Problem description: Give back only the lines in the records below from the one with "Banner Frantoio Porto" to the one with "Dubai, United Arab", both inclusive, word for word.

Information provided:

-*-*-

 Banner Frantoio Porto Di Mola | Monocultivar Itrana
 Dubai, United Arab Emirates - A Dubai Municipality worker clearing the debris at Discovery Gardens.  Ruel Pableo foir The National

-*-*-

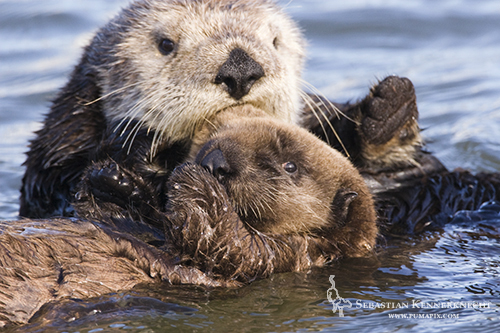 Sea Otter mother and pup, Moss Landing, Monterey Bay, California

-*-*-

Solution for this exercise:
 Banner Frantoio Porto Di Mola | Monocultivar Itrana
 Dubai, United Arab Emirates - A Dubai Municipality worker clearing the debris at Discovery Gardens.  Ruel Pableo foir The National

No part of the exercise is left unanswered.